Sometimes I think I put too much pressure on myself. Or maybe, in the long run, its not enough.
Sometimes I feel alone in this. I know you are born alone, and usually, people die alone, and its nice to know that there are people feeling what you're going through, especially if they are peers too.
But what if you are the only one in your family?
Now I kind of understand what those kids that are the first ones in their families to go to college go through. Not totally, since that isn't quite my situation, but I'm feeling it.
I mean in my generation of my family, its like I am the only one with a legitimate shot of doing something great. My moms didn't have anymore children, but I grew up with a group of 5 cousins (all 2nd). I am the oldest by 7 months, then there's V., S. and D. (5 yrs from me), N. (6) and J. (9). N. is the only girl.
It's so funny how things can happen so fast. In a span of 4 years, I lost D. to 5 bullets in the back. He was 20. Then last year I lost S. in jail to stomach cancer. He was 23. N. has at least 2 kids and is like 100 hours from a Cosmetology license. V. is marrying some woman with 13 (yes I said 13) kids. Add those to the 3 by 3 different baby-mommas. And J. is just about to turn 20 next week, so he still has a shot, but he a daddy now too.
Which leaves yours truly, struggling to get a bachelors while fighting eviction, probation and unemployment. That must be a formual for success, as I am working on my first 4.0 semester ever.

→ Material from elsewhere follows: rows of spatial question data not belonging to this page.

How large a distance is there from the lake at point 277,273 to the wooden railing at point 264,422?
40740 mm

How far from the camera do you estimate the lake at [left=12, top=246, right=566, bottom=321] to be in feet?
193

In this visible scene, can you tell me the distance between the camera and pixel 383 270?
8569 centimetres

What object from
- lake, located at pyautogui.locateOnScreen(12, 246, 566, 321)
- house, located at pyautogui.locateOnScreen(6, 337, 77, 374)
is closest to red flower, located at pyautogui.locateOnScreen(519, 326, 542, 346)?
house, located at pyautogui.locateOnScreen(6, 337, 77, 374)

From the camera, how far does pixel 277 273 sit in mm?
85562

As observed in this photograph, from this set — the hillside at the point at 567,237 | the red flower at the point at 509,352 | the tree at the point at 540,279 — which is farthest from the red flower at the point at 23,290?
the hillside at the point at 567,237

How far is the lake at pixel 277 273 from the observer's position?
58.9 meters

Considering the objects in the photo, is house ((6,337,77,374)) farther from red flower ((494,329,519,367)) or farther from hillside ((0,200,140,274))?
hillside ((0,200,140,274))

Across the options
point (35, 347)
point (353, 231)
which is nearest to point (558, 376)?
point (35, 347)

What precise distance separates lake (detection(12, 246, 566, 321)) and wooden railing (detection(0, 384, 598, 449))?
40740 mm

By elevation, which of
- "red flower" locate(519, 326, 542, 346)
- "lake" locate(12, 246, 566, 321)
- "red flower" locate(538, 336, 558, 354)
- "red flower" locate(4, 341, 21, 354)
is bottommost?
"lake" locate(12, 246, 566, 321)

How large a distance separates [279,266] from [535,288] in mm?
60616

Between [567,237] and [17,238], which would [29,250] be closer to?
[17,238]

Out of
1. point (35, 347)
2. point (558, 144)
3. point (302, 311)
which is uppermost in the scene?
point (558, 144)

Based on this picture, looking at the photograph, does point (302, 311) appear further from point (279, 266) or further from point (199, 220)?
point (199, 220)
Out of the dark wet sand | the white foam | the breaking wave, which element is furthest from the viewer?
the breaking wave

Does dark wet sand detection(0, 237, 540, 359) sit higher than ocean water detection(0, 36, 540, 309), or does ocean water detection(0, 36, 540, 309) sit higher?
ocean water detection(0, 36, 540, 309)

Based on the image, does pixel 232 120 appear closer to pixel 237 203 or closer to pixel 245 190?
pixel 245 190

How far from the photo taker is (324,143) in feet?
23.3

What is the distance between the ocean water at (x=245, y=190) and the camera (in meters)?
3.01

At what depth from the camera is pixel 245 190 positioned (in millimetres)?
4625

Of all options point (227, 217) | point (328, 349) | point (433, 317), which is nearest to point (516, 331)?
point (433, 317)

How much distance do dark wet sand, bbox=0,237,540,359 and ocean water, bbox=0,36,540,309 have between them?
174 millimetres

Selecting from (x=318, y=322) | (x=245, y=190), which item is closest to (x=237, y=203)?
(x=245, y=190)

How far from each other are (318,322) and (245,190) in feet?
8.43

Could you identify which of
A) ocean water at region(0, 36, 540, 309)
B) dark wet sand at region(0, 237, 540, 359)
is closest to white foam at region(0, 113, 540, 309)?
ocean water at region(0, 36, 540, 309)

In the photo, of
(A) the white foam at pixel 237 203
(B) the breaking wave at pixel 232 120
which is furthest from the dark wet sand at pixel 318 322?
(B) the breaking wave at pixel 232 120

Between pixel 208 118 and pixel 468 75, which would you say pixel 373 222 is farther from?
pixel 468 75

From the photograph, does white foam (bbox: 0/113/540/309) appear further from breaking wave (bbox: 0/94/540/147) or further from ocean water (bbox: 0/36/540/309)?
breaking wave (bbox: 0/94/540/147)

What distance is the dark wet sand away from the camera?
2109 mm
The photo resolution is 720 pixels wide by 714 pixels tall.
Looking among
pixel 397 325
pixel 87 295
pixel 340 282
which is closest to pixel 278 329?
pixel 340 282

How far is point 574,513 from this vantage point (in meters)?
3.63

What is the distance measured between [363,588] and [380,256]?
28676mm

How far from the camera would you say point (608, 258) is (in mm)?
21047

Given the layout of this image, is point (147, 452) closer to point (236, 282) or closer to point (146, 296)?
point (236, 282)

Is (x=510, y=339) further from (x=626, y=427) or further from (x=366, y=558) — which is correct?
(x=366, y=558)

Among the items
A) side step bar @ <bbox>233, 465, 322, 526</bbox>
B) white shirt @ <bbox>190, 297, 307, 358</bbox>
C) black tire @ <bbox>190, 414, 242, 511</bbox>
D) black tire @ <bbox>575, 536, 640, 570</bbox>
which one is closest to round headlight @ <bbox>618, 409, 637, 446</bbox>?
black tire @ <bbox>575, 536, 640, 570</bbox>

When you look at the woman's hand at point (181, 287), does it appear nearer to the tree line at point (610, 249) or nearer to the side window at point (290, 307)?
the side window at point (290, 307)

I guess the best way to deal with it is to think about how proud they would be if I did make it. Kinda like Mike when his trainer died, but he still went on to become the youngest heavyweight champion ever. (No, there won't be Tyson references in every post, but in some... )
Mkay, I'm goin to bed...
Posted by maximillian at November 27, 2002 01:07 AMI wish I had something clever to say but I don't. It seems like everyone I know always goes through deeper situations then I do.
I'll keep you updated when I see something I relate too...
Posted by: Pammie on November 27, 2002 09:53 PM13 Kids? Well Damn!